What the task asks:
Output each line of the listing below as a numbered list, leaving out any blank lines.

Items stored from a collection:
-- start --

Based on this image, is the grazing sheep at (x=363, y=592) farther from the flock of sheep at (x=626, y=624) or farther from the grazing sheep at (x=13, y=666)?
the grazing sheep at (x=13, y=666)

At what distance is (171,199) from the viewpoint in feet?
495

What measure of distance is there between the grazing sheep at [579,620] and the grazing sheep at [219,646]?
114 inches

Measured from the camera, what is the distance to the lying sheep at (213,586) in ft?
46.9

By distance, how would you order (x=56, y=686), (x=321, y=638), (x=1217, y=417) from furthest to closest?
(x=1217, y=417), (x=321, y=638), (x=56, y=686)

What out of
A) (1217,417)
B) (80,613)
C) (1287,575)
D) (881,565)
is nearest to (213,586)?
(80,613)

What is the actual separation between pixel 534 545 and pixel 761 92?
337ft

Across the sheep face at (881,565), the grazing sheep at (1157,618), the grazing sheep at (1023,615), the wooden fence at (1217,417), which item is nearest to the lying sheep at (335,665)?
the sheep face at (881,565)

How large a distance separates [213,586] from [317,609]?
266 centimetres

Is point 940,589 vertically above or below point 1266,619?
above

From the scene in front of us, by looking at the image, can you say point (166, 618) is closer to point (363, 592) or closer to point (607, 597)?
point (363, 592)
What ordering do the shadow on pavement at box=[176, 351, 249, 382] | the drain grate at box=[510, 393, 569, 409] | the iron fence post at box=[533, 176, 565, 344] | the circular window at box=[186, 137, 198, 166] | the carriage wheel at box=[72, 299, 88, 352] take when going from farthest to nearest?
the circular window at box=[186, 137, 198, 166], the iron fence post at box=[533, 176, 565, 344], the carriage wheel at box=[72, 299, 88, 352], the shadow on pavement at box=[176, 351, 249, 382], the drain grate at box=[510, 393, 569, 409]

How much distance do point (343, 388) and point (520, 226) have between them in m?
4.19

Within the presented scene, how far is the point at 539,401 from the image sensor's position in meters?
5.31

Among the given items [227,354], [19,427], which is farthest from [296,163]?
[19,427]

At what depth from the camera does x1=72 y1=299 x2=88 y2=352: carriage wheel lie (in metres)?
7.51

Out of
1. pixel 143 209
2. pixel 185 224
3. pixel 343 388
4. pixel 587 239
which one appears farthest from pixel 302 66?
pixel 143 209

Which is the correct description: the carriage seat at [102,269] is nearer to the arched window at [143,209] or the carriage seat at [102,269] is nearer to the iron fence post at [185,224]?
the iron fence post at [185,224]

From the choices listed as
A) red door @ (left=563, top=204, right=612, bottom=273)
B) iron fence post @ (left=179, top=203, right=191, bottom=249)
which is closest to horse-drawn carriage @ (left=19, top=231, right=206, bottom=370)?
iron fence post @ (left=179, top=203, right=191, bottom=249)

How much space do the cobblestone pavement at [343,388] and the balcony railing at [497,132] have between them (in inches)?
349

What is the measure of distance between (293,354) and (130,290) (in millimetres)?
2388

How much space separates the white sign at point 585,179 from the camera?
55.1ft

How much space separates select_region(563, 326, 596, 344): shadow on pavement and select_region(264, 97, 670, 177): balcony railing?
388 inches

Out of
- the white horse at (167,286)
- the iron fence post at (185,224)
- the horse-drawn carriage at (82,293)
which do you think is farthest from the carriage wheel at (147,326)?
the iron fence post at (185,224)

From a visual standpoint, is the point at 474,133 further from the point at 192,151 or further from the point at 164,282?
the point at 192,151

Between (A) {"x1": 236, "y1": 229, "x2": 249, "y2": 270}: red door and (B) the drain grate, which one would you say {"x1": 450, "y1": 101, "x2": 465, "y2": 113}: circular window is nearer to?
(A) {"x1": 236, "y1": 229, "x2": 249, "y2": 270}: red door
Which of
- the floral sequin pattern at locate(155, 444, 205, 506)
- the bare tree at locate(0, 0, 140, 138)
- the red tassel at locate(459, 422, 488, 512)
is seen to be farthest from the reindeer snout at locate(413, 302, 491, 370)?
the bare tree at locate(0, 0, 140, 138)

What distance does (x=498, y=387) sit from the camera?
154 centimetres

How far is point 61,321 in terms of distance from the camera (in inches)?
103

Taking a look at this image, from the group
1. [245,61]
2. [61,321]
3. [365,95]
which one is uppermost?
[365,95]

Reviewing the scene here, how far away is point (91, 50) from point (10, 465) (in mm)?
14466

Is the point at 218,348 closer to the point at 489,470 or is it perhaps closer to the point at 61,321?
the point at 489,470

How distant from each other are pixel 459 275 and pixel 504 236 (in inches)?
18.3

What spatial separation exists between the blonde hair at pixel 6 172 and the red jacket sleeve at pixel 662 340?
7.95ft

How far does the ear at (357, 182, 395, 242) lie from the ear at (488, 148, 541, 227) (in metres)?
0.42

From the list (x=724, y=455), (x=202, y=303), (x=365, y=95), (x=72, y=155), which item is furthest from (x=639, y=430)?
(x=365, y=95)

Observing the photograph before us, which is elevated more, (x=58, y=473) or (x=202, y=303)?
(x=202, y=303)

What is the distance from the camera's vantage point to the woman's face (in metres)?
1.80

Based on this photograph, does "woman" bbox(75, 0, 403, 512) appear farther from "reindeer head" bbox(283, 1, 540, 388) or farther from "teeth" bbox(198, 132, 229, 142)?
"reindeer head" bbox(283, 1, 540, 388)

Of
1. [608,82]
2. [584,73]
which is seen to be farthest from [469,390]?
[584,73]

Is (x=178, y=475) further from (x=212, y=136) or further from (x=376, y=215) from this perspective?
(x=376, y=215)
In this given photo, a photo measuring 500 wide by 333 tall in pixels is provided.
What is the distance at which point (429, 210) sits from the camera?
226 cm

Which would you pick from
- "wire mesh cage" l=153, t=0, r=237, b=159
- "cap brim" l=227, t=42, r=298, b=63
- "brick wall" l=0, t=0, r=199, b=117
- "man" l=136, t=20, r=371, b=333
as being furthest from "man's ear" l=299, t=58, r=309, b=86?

-- end --

Solution to this problem:
1. Based on this image, is the grazing sheep at (x=363, y=592) farther from the flock of sheep at (x=626, y=624) or farther from the grazing sheep at (x=13, y=666)?
2. the grazing sheep at (x=13, y=666)
3. At what distance is (171,199) from the viewpoint in feet?
4. 495
5. What measure of distance is there between the grazing sheep at [579,620] and the grazing sheep at [219,646]?
6. 114 inches
7. Measured from the camera, what is the distance to the lying sheep at (213,586) in ft?
8. 46.9
9. By distance, how would you order (x=56, y=686), (x=321, y=638), (x=1217, y=417) from furthest to closest?
10. (x=1217, y=417), (x=321, y=638), (x=56, y=686)
11. What out of
12. A) (1217,417)
13. B) (80,613)
14. C) (1287,575)
15. D) (881,565)
16. is nearest to (213,586)?
17. (80,613)
18. What is the actual separation between pixel 534 545 and pixel 761 92?
19. 337ft
20. Across the sheep face at (881,565), the grazing sheep at (1157,618), the grazing sheep at (1023,615), the wooden fence at (1217,417), which item is nearest to the lying sheep at (335,665)?
21. the sheep face at (881,565)
22. How large a distance separates [213,586] from [317,609]?
23. 266 centimetres
24. Is point 940,589 vertically above or below point 1266,619?
25. above
26. From the scene in front of us, by looking at the image, can you say point (166, 618) is closer to point (363, 592) or closer to point (607, 597)?
27. point (363, 592)
28. What ordering do the shadow on pavement at box=[176, 351, 249, 382] | the drain grate at box=[510, 393, 569, 409] | the iron fence post at box=[533, 176, 565, 344] | the circular window at box=[186, 137, 198, 166] | the carriage wheel at box=[72, 299, 88, 352] take when going from farthest to nearest?
29. the circular window at box=[186, 137, 198, 166], the iron fence post at box=[533, 176, 565, 344], the carriage wheel at box=[72, 299, 88, 352], the shadow on pavement at box=[176, 351, 249, 382], the drain grate at box=[510, 393, 569, 409]
30. How much distance do point (343, 388) and point (520, 226) have between them in m?
31. 4.19
32. Within the presented scene, how far is the point at 539,401 from the image sensor's position in meters?
33. 5.31
34. Among the given items [227,354], [19,427], which is farthest from [296,163]?
35. [19,427]
36. At what depth from the camera does x1=72 y1=299 x2=88 y2=352: carriage wheel lie (in metres)?
37. 7.51
38. Out of
39. 1. pixel 143 209
40. 2. pixel 185 224
41. 3. pixel 343 388
42. 4. pixel 587 239
43. which one appears farthest from pixel 302 66?
44. pixel 143 209
45. Which is the correct description: the carriage seat at [102,269] is nearer to the arched window at [143,209] or the carriage seat at [102,269] is nearer to the iron fence post at [185,224]?
46. the iron fence post at [185,224]
47. From the choices listed as
48. A) red door @ (left=563, top=204, right=612, bottom=273)
49. B) iron fence post @ (left=179, top=203, right=191, bottom=249)
50. which is closest to horse-drawn carriage @ (left=19, top=231, right=206, bottom=370)?
51. iron fence post @ (left=179, top=203, right=191, bottom=249)
52. How much space do the cobblestone pavement at [343,388] and the balcony railing at [497,132] have between them (in inches)?
53. 349
54. What is the measure of distance between (293,354) and (130,290) (in millimetres)?
55. 2388
56. How much space separates the white sign at point 585,179 from the camera?
57. 55.1ft
58. How much space separates select_region(563, 326, 596, 344): shadow on pavement and select_region(264, 97, 670, 177): balcony railing?
59. 388 inches
60. Out of
61. - the white horse at (167,286)
62. - the iron fence post at (185,224)
63. - the horse-drawn carriage at (82,293)
64. which do you think is farthest from the carriage wheel at (147,326)?
65. the iron fence post at (185,224)
66. From a visual standpoint, is the point at 474,133 further from the point at 192,151 or further from the point at 164,282?
67. the point at 192,151
68. Between (A) {"x1": 236, "y1": 229, "x2": 249, "y2": 270}: red door and (B) the drain grate, which one would you say {"x1": 450, "y1": 101, "x2": 465, "y2": 113}: circular window is nearer to?
69. (A) {"x1": 236, "y1": 229, "x2": 249, "y2": 270}: red door
70. Which of
71. - the floral sequin pattern at locate(155, 444, 205, 506)
72. - the bare tree at locate(0, 0, 140, 138)
73. - the red tassel at locate(459, 422, 488, 512)
74. is seen to be farthest from the reindeer snout at locate(413, 302, 491, 370)?
75. the bare tree at locate(0, 0, 140, 138)
76. What distance does (x=498, y=387) sit from the camera?
77. 154 centimetres
78. How far is point 61,321 in terms of distance from the camera (in inches)?
79. 103
80. Taking a look at this image, from the group
81. 1. [245,61]
82. 2. [61,321]
83. 3. [365,95]
84. which one is uppermost?
85. [365,95]
86. Reviewing the scene here, how far away is point (91, 50) from point (10, 465) (in mm)?
87. 14466
88. Is the point at 218,348 closer to the point at 489,470 or is it perhaps closer to the point at 61,321?
89. the point at 489,470
90. How distant from each other are pixel 459 275 and pixel 504 236 (in inches)?
91. 18.3
92. What spatial separation exists between the blonde hair at pixel 6 172 and the red jacket sleeve at pixel 662 340?
93. 7.95ft
94. How far does the ear at (357, 182, 395, 242) lie from the ear at (488, 148, 541, 227) (in metres)?
95. 0.42
96. From the list (x=724, y=455), (x=202, y=303), (x=365, y=95), (x=72, y=155), which item is furthest from (x=639, y=430)?
97. (x=365, y=95)
98. Observing the photograph before us, which is elevated more, (x=58, y=473) or (x=202, y=303)?
99. (x=202, y=303)
100. What is the distance from the camera's vantage point to the woman's face (in metres)?
101. 1.80
102. Based on this photograph, does "woman" bbox(75, 0, 403, 512) appear farther from "reindeer head" bbox(283, 1, 540, 388) or farther from "teeth" bbox(198, 132, 229, 142)?
103. "reindeer head" bbox(283, 1, 540, 388)
104. Of
105. 1. [608,82]
106. 2. [584,73]
107. which is seen to be farthest from [469,390]?
108. [584,73]
109. Is (x=178, y=475) further from (x=212, y=136) or further from (x=376, y=215) from this perspective?
110. (x=376, y=215)
111. In this given photo, a photo measuring 500 wide by 333 tall in pixels is provided.
112. What is the distance at which point (429, 210) sits from the camera?
113. 226 cm
114. Which would you pick from
115. - "wire mesh cage" l=153, t=0, r=237, b=159
116. - "cap brim" l=227, t=42, r=298, b=63
117. - "brick wall" l=0, t=0, r=199, b=117
118. - "man" l=136, t=20, r=371, b=333
119. as being furthest from "man's ear" l=299, t=58, r=309, b=86?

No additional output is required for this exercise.